The target isn’t so much the state’s legal brothels, but prostitutes who work illegally in Las Vegas, Lake Tahoe and other resorts where the brothels aren’t allowed.

The bill, awaiting a floor vote in the state Assembly, originally would have made the offense punishable as attempted murder. In its latest form, it is regarded as having a good chance of passage.

Assembly Judiciary Chairman Bob Sader, whose committee unanimously endorsed the amended version, said the target is prostitutes who are ″trying to make a buck in a reckless manner.″

Jim Conkey, head of the AIDS education project at Truckee Meadows Community College, said the bill would be a legal tool for dealing with prostitutes who heedlessly infect others with the deadly virus.

However, Conkey criticized legislators for failing to deal with two of the most critical issues: the question of an AIDS carrier’s privacy rights and the prevention of discrimination.

State Health Administrator Larry Matheis, who endorses the legislation, said it would not change the manner in which Nevada’s 37 legal bordellos operate in outlying areas of the state.

″From a public health perspective, it’s exactly what’s going on now,″ he said, adding that prostitutes are tested for any sexually transmitted diseases before they can work in the houses and are tested every month while employed.

After a year of about 4,000 AIDS tests, ″there have been no women working as prostitutes in a brothel who have tested positive while working,″ said Matheis. ″If they did, by regulation they would be removed from employment.″

He said eight women who tested positive on their initial tests for exposure to the AIDS virus were refused employment.

The new legislation ″targets a group whose behavior presumably puts them at a higher risk,″ Matheis said. ″It requires them to get the screening and then imposes legal sanctions.″

Russell Reade, who quit a career as a biology teacher and sex-education coordinator in a Northern California high school to buy a Nevada bordello five years ago, is one of the strongest advocates of the bill.

Reade is co-owner of the Chicken Ranch near Pahrump and spokesman for the Nevada Brothel Association which represents more than half of the brothels in the state and three-fourths of the 400 or more legal prostitutes.

″We’re setting an example for the whole world,″ said Reade. ″Nevada has had the gumption to stand up and legalize prostitution and say that until you show us a better system, then leave us alone.
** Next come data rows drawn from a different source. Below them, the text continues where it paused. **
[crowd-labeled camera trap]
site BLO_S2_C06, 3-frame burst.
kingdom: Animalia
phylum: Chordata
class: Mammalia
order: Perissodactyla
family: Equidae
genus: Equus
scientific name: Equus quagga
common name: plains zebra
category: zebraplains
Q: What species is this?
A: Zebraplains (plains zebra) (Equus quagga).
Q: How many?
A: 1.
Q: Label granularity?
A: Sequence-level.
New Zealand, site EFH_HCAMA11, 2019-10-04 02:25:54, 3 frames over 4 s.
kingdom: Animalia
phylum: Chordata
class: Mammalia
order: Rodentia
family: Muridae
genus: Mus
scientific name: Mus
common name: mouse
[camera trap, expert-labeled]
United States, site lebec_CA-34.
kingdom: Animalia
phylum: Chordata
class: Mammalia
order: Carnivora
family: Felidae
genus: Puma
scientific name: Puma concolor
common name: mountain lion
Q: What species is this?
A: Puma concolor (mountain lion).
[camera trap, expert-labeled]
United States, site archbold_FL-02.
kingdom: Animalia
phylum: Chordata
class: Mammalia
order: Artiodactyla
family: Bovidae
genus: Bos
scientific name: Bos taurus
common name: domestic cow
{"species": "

And the wisdom of that is paying off.

″Every other state has prostitution but they have no control over them. And Nevada has control over it.″

Reade has required condoms at his Nye County brothel since 1985. County officials recently required the same protection in other houses, he said.

Matheis says Nevada’s per capita rate of acquired immune deficiency syndrome cases ranks 32nd among all states. The state has had 84 confirmed cases, involving 82 men, mostly homosexual or bisexual, and two women who were intravenous drug users. Of the 84, 53 have died.

Bordellos have existed around Nevada since its mining camps boomed in the 19th century. They now are tolerated or allowed by local ordinance in 11 of the state’s 17 counties, all of them in outlying rural areas.

State law prohibits prostitution in Clark County, encompassing the Las Vegas Strip. And anti-brothel ordinances exist in the Reno-Carson City area and in Douglas County, which includes the Stateline casino area at Tahoe.